Consequences for Kongsberg

In Norway, the Kongsberg trading company was shut down by the Norwegian authorities. The manager of the company was charged for his failure to provide correct information about the products being exported and the alleged end-use.

Consequences for C. Itoh & Company

  1. Itoh was prohibited from exporting machine tools to communist countries for three months.

Broader consequences

The consequences for international security and US-Japan relations must also be considered. In pursuing just $17 million and $10.4 million worth of business, respectively, it has been alleged that Toshiba Machine and Kongsberg caused somewhere between $1 billion and $100 billion (1980s prices) worth of damage to the US Navy. The sale was alleged to have made Soviet submarines twenty-fold quieter and much more difficult to track in a very short space of time. The actual cost of the damage to western interests is difficult to determine. In terms of US-Japan relations, the actions of these companies put the relationship of the two allies under serious strain.

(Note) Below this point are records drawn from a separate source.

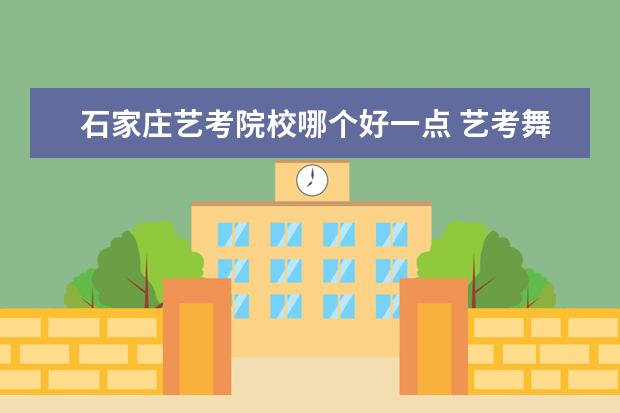 石家庄艺考院校哪个好一点 艺考舞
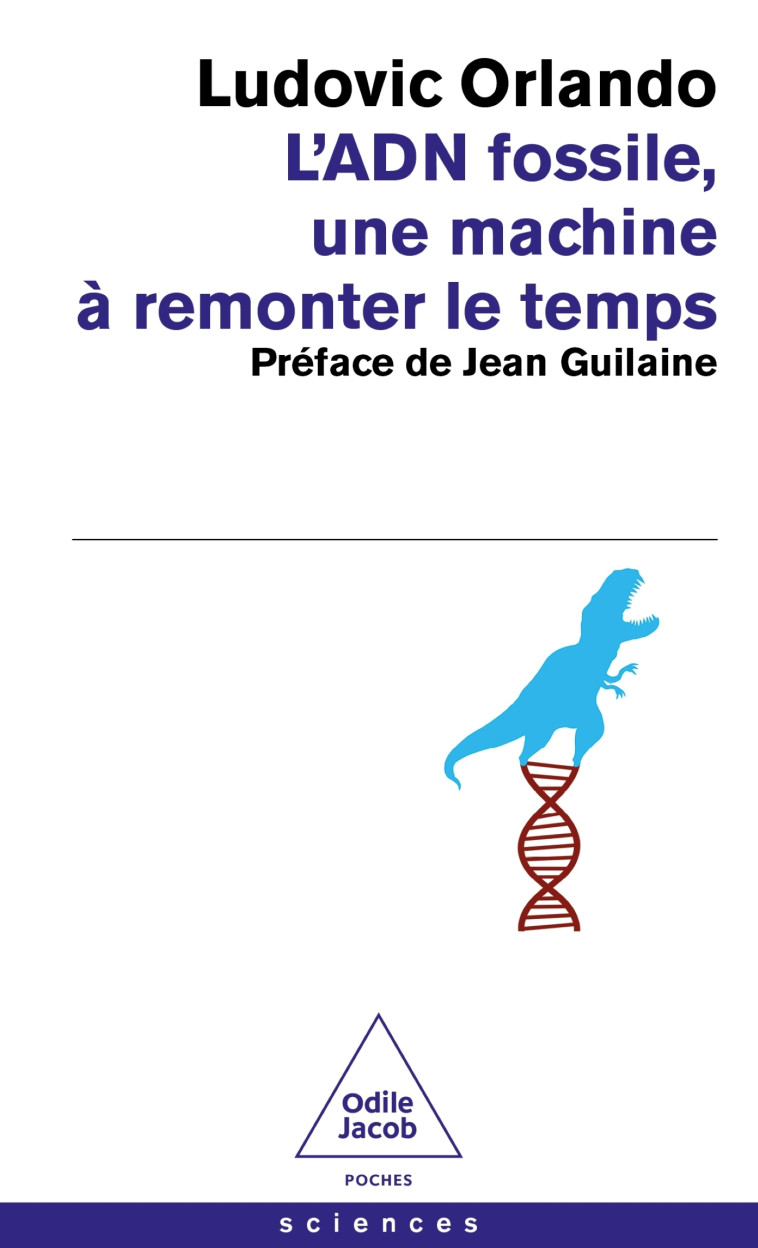 Ludovic Orlando
L'ADN fossile, une machine à remonter le temps
Préface de Jean Guilaine

Odile Jacob
POCHES
sciences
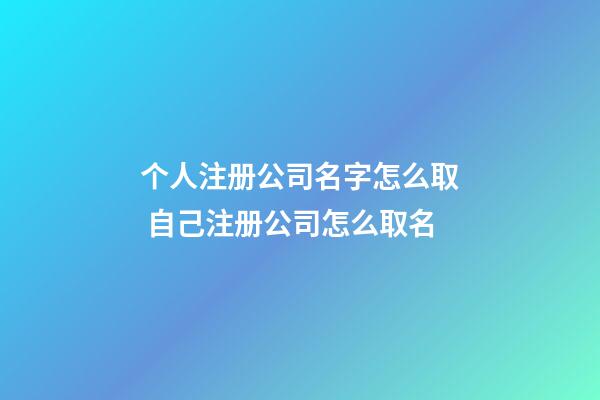 个人注册公司名字怎么取
自己注册公司怎么取名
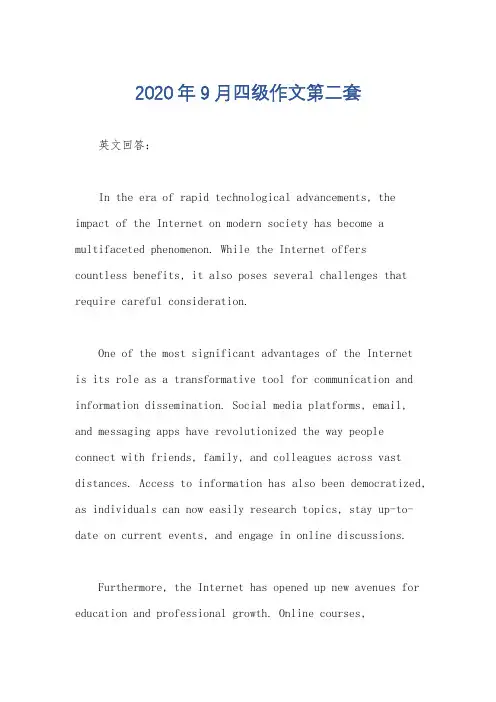 2020年9月四级作文第二套

英文回答:

In the era of rapid technological advancements, the impact of the Internet on modern society has become a multifaceted phenomenon. While the Internet offers countless benefits, it also poses several challenges that require careful consideration.

One of the most significant advantages of the Internet is its role as a transformative tool for communication and information dissemination. Social media platforms, email, and messaging apps have revolutionized the way people connect with friends, family, and colleagues across vast distances. Access to information has also been democratized, as individuals can now easily research topics, stay up-to-date on current events, and engage in online discussions.

Furthermore, the Internet has opened up new avenues for education and professional growth. Online courses,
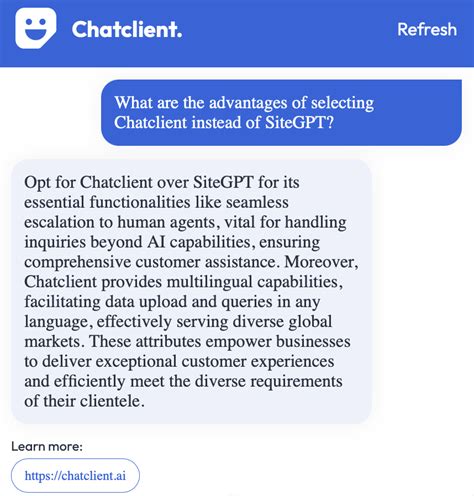 Chatclient.

Refresh

What are the advantages of selecting Chatclient instead of SiteGPT?

Opt for Chatclient over SiteGPT for its essential functionalities like seamless escalation to human agents, vital for handling inquiries beyond AI capabilities, ensuring comprehensive customer assistance. Moreover, Chatclient provides multilingual capabilities, facilitating data upload and queries in any language, effectively serving diverse global markets. These attributes empower businesses to deliver exceptional customer experiences and efficiently meet the diverse requirements of their clientele.

Learn more:

https://chatclient.ai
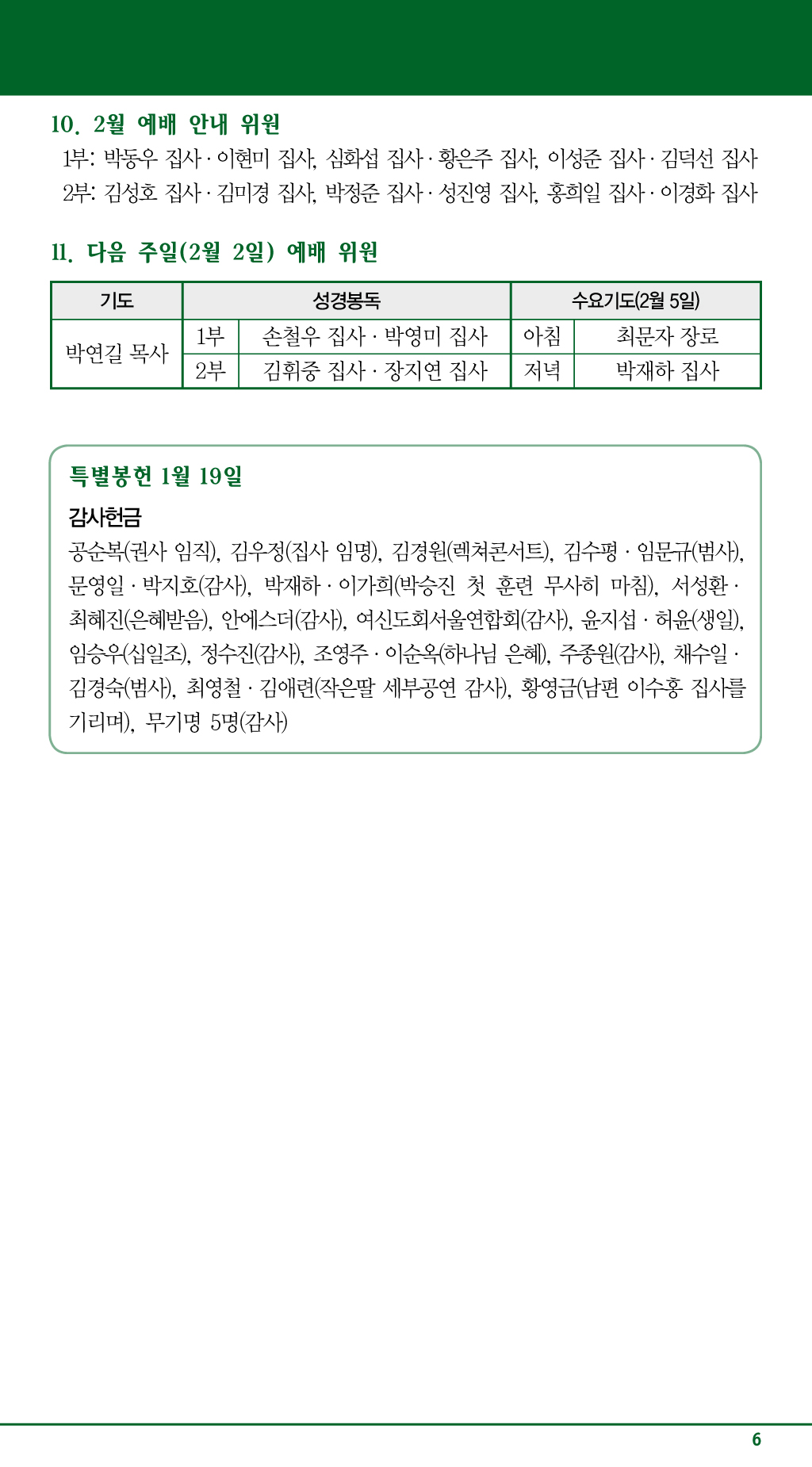 10. 2월 예배 안내 위원

1부: 박동우 집사 · 이현미 집사, 심화섭 집사 · 황은주 집사, 이성준 집사 · 김덕선 집사
2부: 김성호 집사 · 김미경 집사, 박정준 집사 · 성진영 집사, 홍희일 집사 · 이경화 집사

11. 다음 주일(2월 2일) 예배 위원

| 기도 | 성경봉독 | | 수요기도(2월 5일) | |
|---|---|---|---|---|
| 박연길 목사 | 1부 | 손철우 집사 · 박영미 집사 | 아침 | 최문자 장로 |
| | 2부 | 김휘중 집사 · 장지연 집사 | 저녁 | 박재하 집사 |

특별봉헌 1월 19일

감사헌금

공순복(권사 임직), 김우정(집사 임명), 김경원(렉쳐콘서트), 김수평 · 임문규(범사), 문영일 · 박지호(감사), 박재하 · 이가희(박승진 첫 훈련 무사히 마침), 서성환 · 최혜진(은혜받음), 안에스더(감사), 여신도회서울연합회(감사), 윤지섭 · 허윤(생일), 임승우(십일조), 정수진(감사), 조영주 · 이순옥(하나님 은혜), 주종원(감사), 채수일 · 김경숙(범사), 최영철 · 김애련(작은딸 세부공연 감사), 황영금(남편 이수홍 집사를 기리며), 무기명 5명(감사)

6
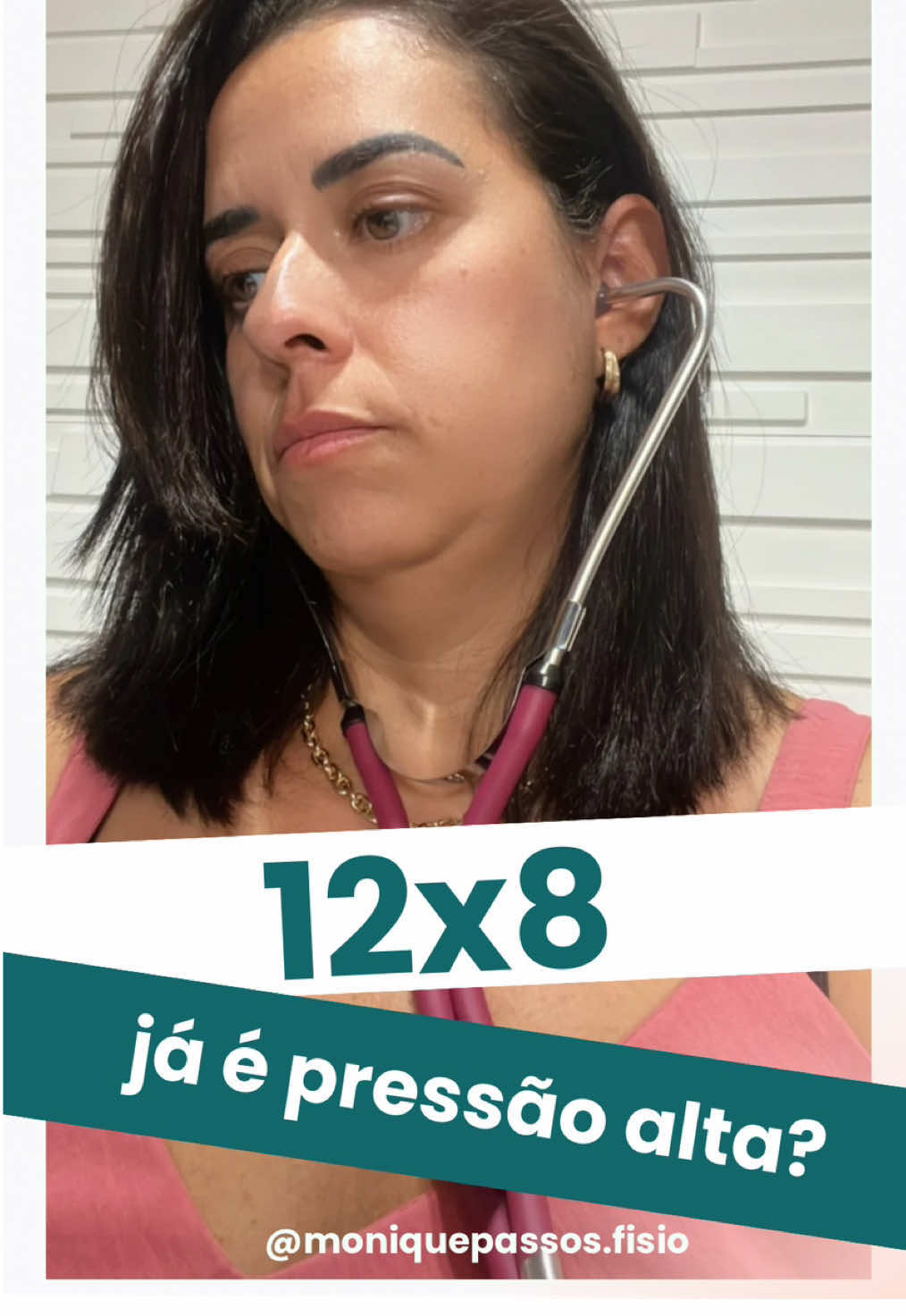 12x8

já é pressão alta?

@moniquepassos.fisio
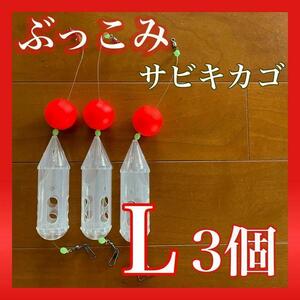 ぶっこみ
サビキカゴ
L 3個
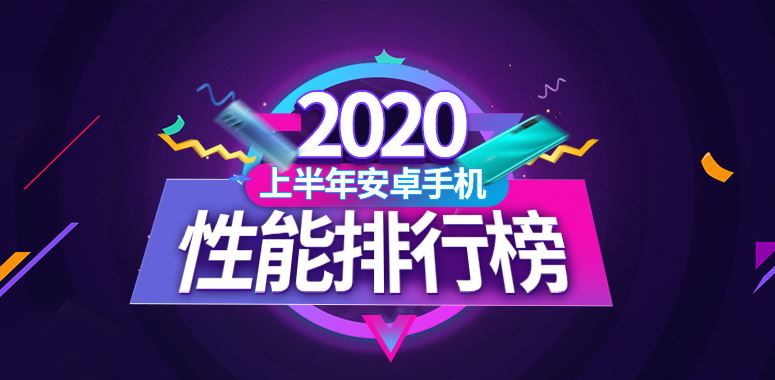 2020
上半年安卓手机
性能排行榜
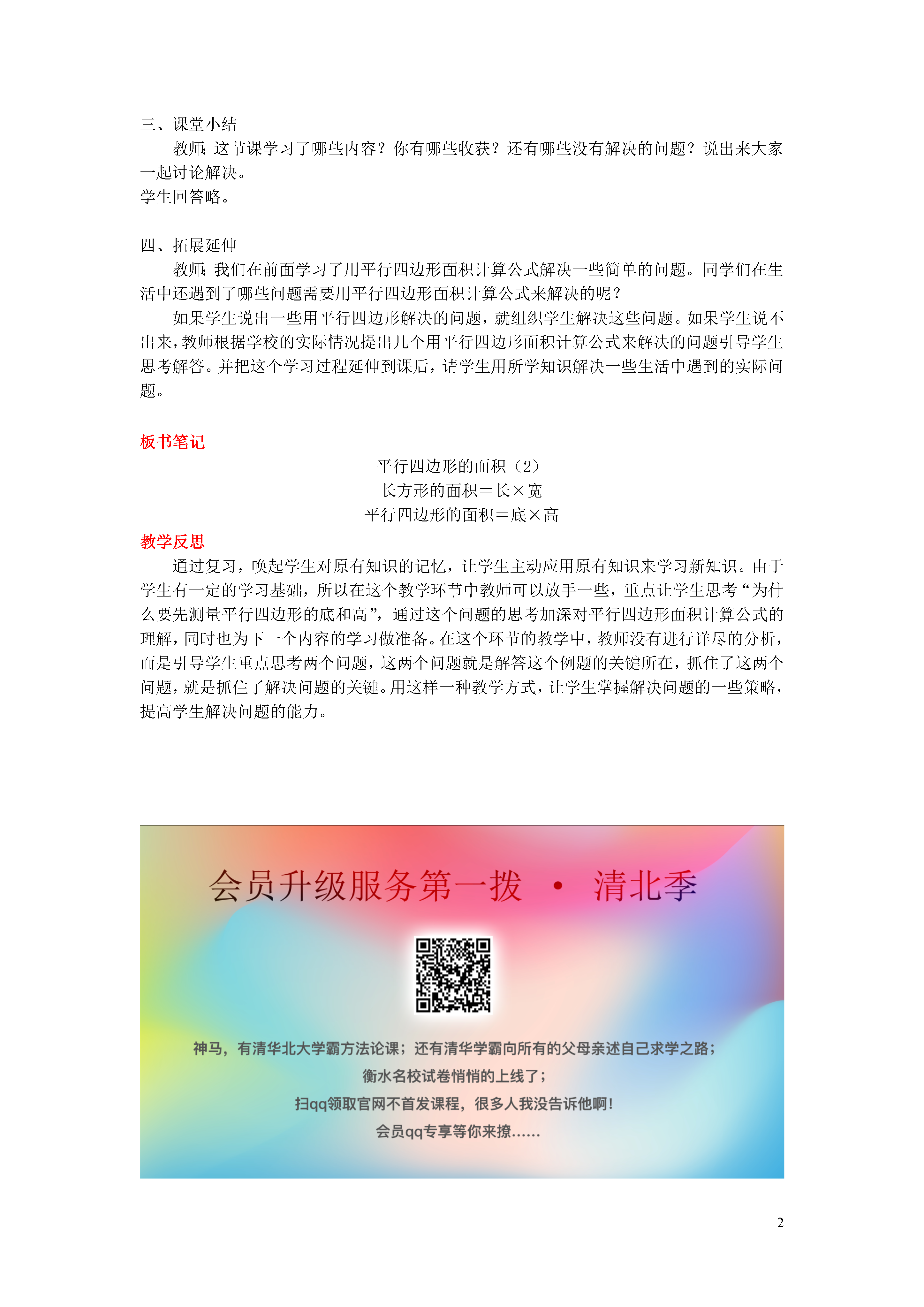 三、课堂小结

教师：这节课学习了哪些内容？你有哪些收获？还有哪些没有解决的问题？说出来大家一起讨论解决。

学生回答略。

四、拓展延伸

教师：我们在前面学习了用平行四边形面积计算公式解决一些简单的问题。同学们在生活中还遇到了哪些问题需要用平行四边形面积计算公式来解决的呢？

如果学生说出一些用平行四边形解决的问题，就组织学生解决这些问题。如果学生说不出来，教师根据学校的实际情况提出几个用平行四边形面积计算公式来解决的问题引导学生思考解答。并把这个学习过程延伸到课后，请学生用所学知识解决一些生活中遇到的实际问题。

板书笔记

平行四边形的面积（2）

长方形的面积＝长×宽

平行四边形的面积＝底×高

教学反思

通过复习，唤起学生对原有知识的记忆，让学生主动应用原有知识来学习新知识。由于学生有一定的学习基础，所以在这个教学环节中教师可以放手一些，重点让学生思考“为什么要先测量平行四边形的底和高”，通过这个问题的思考加深对平行四边形面积计算公式的理解，同时也为下一个内容的学习做准备。在这个环节的教学中，教师没有进行详尽的分析，而是引导学生重点思考两个问题，这两个问题就是解答这个例题的关键所在，抓住了这两个问题，就是抓住了解决问题的关键。用这样一种教学方式，让学生掌握解决问题的一些策略，提高学生解决问题的能力。

会员升级服务第一拨 · 清北季

神马，有清华北大学霸方法论课；还有清华学霸向所有的父母亲述自己求学之路；
衡水名校试卷悄悄的上线了；
扫qq领取官网不首发课程，很多人我没告诉他啊！
会员qq专享等你来撩……

2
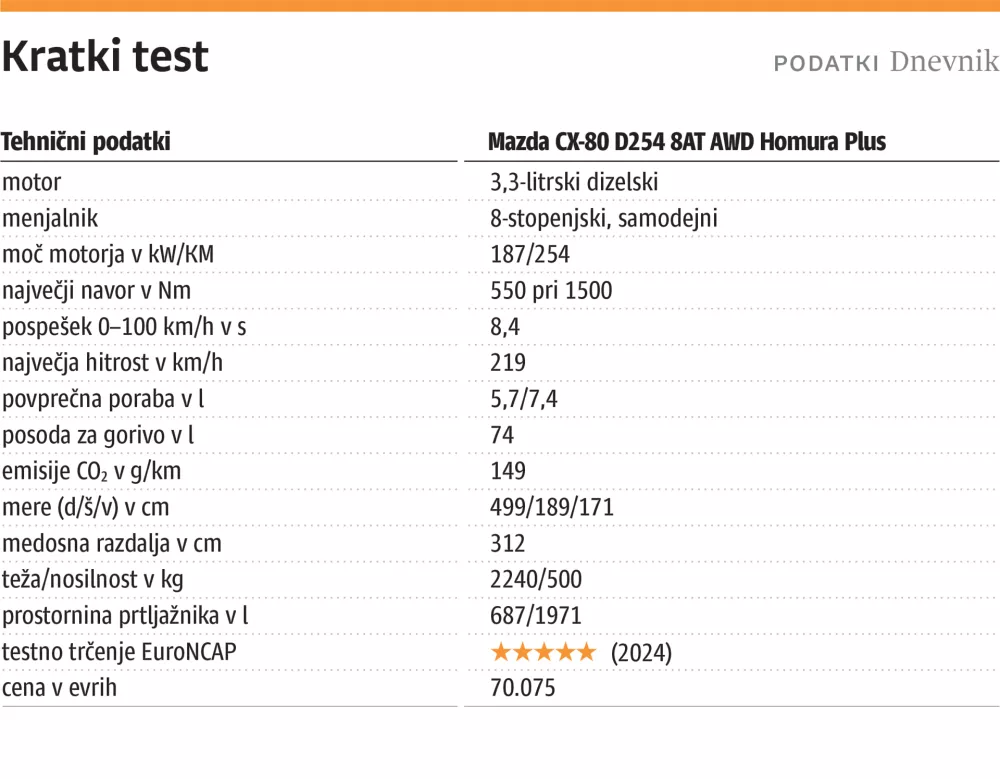 Kratki test

PODATKI Dnevnik

| Tehnični podatki | Mazda CX-80 D254 8AT AWD Homura Plus |
|---|---|
| motor | 3,3-litrski dizelski |
| menjalnik | 8-stopenjski, samodejni |
| moč motorja v kW/KM | 187/254 |
| največji navor v Nm | 550 pri 1500 |
| pospešek 0–100 km/h v s | 8,4 |
| največja hitrost v km/h | 219 |
| povprečna poraba v l | 5,7/7,4 |
| posoda za gorivo v l | 74 |
| emisije $CO_2$ v g/km | 149 |
| mere (d/š/v) v cm | 499/189/171 |
| medosna razdalja v cm | 312 |
| teža/nosilnost v kg | 2240/500 |
| prostornina prtljažnika v l | 687/1971 |
| testno trčenje EuroNCAP | ★★★★★ (2024) |
| cena v evrih | 70.075 |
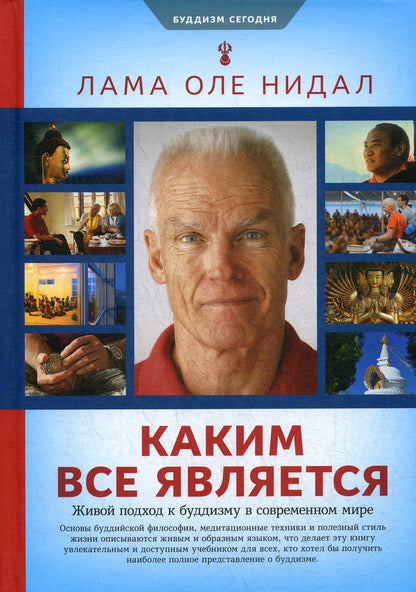 БУДДИЗМ СЕГОДНЯ

ЛАМА ОЛЕ НИДАЛ

КАКИМ ВСЕ ЯВЛЯЕТСЯ

Живой подход к буддизму в современном мире

Основы буддийской философии, медитационные техники и полезный стиль жизни описываются живым и образным языком, что делает эту книгу увлекательным и доступным учебником для всех, кто хотел бы получить наиболее полное представление о буддизме.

Sources and further reading (used throughout):

‘Soviet Acquisition of Militarily Significant Western Technology: An Update’, Declassified CIA Report , September 1985, available from http://www.foia.cia.gov/docs/DOC_0000500561/DOC_0000500561.pdf

Wrubel, Wende A (2011) ‘The Toshiba-Kongsberg Incident: Shortcomings of Cocom, and Recommendations for Increased Effectiveness of Export Controls to the East Bloc’, American University International Law Review, vol.4, is.1,  http://digitalcommons.wcl.american.edu/cgi/viewcontent.cgi?article=1673&context=auilr

Gregory, Joseph (1987) ‘Controlling the Transfer of Militarily Significant Technology: COCOM After Toshiba’, Fordham International Law Journal, vol.11, is.4, http://ir.lawnet.fordham.edu/cgi/viewcontent.cgi?article=1199&context=ilj

[i] ‘A bizarre deal diverts vital tools to Russians’, The New York Times, 12 June 1987.

[ii] ‘Japan ponders the price of Soviet trade’, The New York Times, 19 July 1987.